26 Eylül 2008 Cuma

Muhtelif: Kör Talih

"Blind date" kavramı, birbirini tanımayan insanların eş dost vasıtasıyla bir araya getirilmesi ve aralarının yapılması anlamına gelir.

Hitch filminde görmüştüm sanırım, birbirini tanımayan kadın ve erkekler bir yerde toplaşıp sırayla birbirleriyle konuşuyorlar, anlaşanlar oradan kol kola ayrılıyorlar.

Oldum olası severim bu konsepti, keşke önyargıların veya mesafelerin esiri olmadan böyle tanışabilse insanlar. Ne de olsa herkes aynı amaç için orada.
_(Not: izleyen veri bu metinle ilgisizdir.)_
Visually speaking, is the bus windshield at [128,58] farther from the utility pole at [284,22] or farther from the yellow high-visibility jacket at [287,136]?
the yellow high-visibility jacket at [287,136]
Buna da blind date denebilir bir yerde... Denmezse, neyse.

18 Eylül 2008 Perşembe

Web: Birinci Tayfunsal Sanat Günleri Galerisi

Fotoğrafçılığı seviyorum. Yandaki kediyi ben resmettim. Bunun gibi 60 fotoğraftan oluşan ilk internet fotoğraf galerimi de sizlerle paylaşmaktan huzur ve mutluluk duymaktayım.

Flickr üzerinden paylaştığım galeriyi görüntülemek için nazikçe tam buraya tıklayınız.

13 Eylül 2008 Cumartesi

Film: Ben X

Ah. Avrupa sineması... O olmasa ne yapardık? Sonunda mutlaka Amerikan bayraklarının dalgalandığı macera filmlerine mahkum olurduk herhalde. Ben yine de Hollywood'u seviyorum, sinema tarihine anlamlı eserler de kattılar elbet. Neyse, Avrupaya dönelim.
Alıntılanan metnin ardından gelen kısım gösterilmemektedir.